About
Authentication and authorization or core and foundational tenets to any information security program. Due to many risks associated with these, there has been a continuing evolution of solutions in this space with the intent to consolidate and standardize authentication, authorization, and single-sign-on.
One such solution is what is referred to as SAML(Security Assertion Markup Language). SAML, in a nutshell, is a standard to allow for the passing of authentication and authorization data between identity providers and service providers.
If you are leveraging SAML in your organization, Virtru can be integrated into your continued work to secure authentication by integrating and providing a single sign on option.
Jump to:
SSO Configuration Guide
Getting started
Creating an SSO Configuration
Activating an SSO Configuration
Deactivating an SSO Configuration
Common Provider Guides
SSO Configuration Guide
This guide will cover the following
- Configure and enable Virtru SSO
- Configure additional Virtru identity administrator(s)(recommended)
- Register a multi-factor authentication (MFA) token for at least one identity administrator
Getting started
This feature is not enabled by default
Please contact your customer success manager or support to enable this feature for your team.
Information needed from Virtru
- Virtru Organization ID
- Single Sign On URL: https://api.virtru.com/accounts/saml/callback?orgId= (plus your Organization ID from above)
Information needed from the identity provider
- SAML login endpoint URL (known also as the SAML 2.0 endpoint or SSO Endpoint)
- SAML logout endpoint URL (known also as the SLO Endpoint)
- Authentication certificate
Creating an SSO Configuration
1. Log in to the Virtru Dashboard (https://secure.virtru.com/dashboard) using a current Virtru Administrator account for your domain.
2. Click on the “Authentication” navigation item
3. Click the “Add an SSO Configuration” button
4. Enter a name for the new configuration as well as the information from the identity provider into the form (see “Information needed from the Identity Provider”).
5. Prior to clicking “Save”, the configuration must be validated by clicking the “Validate” button. This will trigger a page navigation and an SSO login flow.
- Upon a successful log in through the identity provider page, you should be redirected back to the Dashboard New SSO Configuration form and the banner at the bottom of the page should now show a success message.

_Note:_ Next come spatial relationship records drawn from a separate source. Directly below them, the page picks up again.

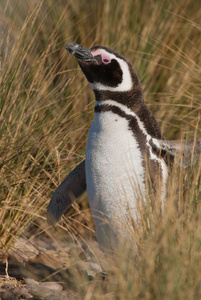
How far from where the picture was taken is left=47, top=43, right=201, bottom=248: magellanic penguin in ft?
7.76

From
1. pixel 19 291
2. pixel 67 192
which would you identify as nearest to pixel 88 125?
pixel 67 192

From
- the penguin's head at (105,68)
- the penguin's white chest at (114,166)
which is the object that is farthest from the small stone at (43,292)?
the penguin's head at (105,68)

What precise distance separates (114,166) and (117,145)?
3.8 inches

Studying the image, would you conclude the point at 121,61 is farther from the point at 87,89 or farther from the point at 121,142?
the point at 87,89

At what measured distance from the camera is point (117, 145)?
2.36 m

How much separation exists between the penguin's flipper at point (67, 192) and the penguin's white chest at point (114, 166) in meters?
0.27

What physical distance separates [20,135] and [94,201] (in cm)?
73

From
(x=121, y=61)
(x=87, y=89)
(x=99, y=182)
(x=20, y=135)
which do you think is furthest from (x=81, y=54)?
(x=87, y=89)

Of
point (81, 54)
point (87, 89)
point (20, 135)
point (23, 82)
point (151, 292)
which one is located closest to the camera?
point (151, 292)

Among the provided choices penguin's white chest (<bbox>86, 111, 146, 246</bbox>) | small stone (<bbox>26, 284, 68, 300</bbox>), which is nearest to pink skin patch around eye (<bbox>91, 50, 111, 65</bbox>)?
Answer: penguin's white chest (<bbox>86, 111, 146, 246</bbox>)

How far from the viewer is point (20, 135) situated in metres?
2.96

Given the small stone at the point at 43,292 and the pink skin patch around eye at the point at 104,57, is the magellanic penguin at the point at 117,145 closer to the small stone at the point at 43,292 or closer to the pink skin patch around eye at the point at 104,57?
the pink skin patch around eye at the point at 104,57

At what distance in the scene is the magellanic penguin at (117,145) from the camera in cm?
237

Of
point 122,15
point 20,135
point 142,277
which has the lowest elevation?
point 20,135
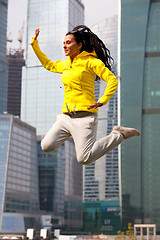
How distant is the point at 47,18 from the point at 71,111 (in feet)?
591

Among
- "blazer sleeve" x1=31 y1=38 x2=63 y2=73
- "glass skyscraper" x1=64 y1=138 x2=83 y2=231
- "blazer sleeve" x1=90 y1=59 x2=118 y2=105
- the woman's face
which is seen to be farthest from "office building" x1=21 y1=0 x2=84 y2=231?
"blazer sleeve" x1=90 y1=59 x2=118 y2=105

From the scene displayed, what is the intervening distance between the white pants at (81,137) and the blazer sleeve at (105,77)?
0.56m

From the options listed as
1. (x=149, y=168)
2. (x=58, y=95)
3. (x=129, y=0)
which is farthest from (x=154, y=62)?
(x=58, y=95)

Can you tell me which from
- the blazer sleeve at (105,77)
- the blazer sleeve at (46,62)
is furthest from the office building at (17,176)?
the blazer sleeve at (105,77)

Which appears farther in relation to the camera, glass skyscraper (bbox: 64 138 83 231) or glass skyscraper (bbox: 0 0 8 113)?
glass skyscraper (bbox: 0 0 8 113)

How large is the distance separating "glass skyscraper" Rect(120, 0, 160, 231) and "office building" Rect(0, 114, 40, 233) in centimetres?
2568

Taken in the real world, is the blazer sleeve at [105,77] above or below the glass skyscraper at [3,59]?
below

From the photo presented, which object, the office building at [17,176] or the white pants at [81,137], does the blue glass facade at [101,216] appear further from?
the white pants at [81,137]

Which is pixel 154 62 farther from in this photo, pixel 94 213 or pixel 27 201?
pixel 94 213

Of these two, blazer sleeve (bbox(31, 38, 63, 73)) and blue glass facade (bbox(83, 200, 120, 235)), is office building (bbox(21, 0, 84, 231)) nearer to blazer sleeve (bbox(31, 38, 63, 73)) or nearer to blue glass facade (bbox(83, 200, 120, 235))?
blue glass facade (bbox(83, 200, 120, 235))

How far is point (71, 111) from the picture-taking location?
28.3 ft

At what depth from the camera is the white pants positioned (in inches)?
326

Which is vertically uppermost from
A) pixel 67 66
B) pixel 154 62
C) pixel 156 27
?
pixel 156 27

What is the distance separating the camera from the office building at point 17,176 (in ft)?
362
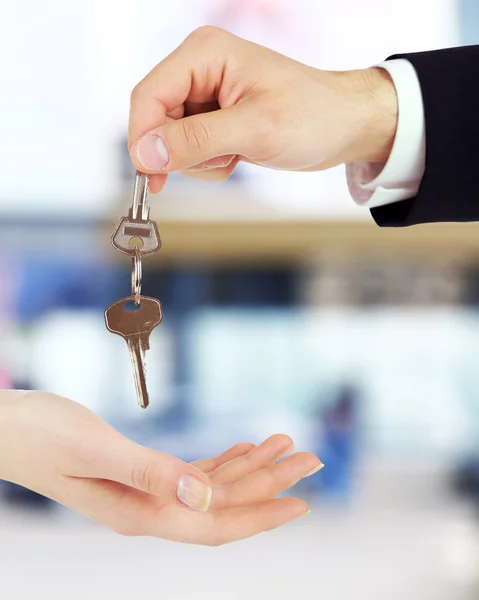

- Upon some unsuccessful validations, you will be redirected back to the Dashboard New SSO Configuration form but the banner will display an error message. Check the provider information in the form and try again.
- Upon some other unsuccessful validation attempts, the redirect may fail and you will need to manually return to the configuration page by going to the Dashboard again. Check the provider information in the form and try again.
6. Click “Save” to save the new configuration in a “Inactive” state. The configuration will not yet be active.
Activating an SSO Configuration
1. Log in to the Virtru Dashboard using a Virtru Administrator account for the target organization domain using the established federated OAuth login method.
2. Click on the “Authentication” navigation item
3. Check the checkbox on an existing configuration that is in the “Inactive” state
4. Click the “Actions” dropdown and select “Activate”, then click the “Apply” button
5. Read the warning modal, then click the “Activate” button. Users will no longer be able to use standard sign-in methods like federated OAuth to log in to Virtru applications.
6. Read the warning modal, then click the “Logout” button. You will be required to log in again using the SSO method instead of the federated OAuth login method.
7. Once this is complete you will see the state of your SSO has changed to "Active" and your "Standard Virtru sign in methods" have been disabled.
Deactivating an SSO Configuration
1. Log in to the Virtru Dashboard using a Virtru Administrator account for the target organization domain using the SSO login method.
2. Click on the “Authentication” navigation item
3. Check the checkbox on an existing configuration that is in the “Active” state
4. Click the “Actions” dropdown and select “Deactivate”, then click the “Apply” button
5. Read the warning modal, then click the “Deactivate” button. Users will once again be able to use standard sign-in methods like federated Oauth to log in to Virtru applications instead of SSO.
6. Once this is complete you will see the state of your SSO has changed to "Inactive" and your "Standard Virtru sign in methods" have been "Enabled" again.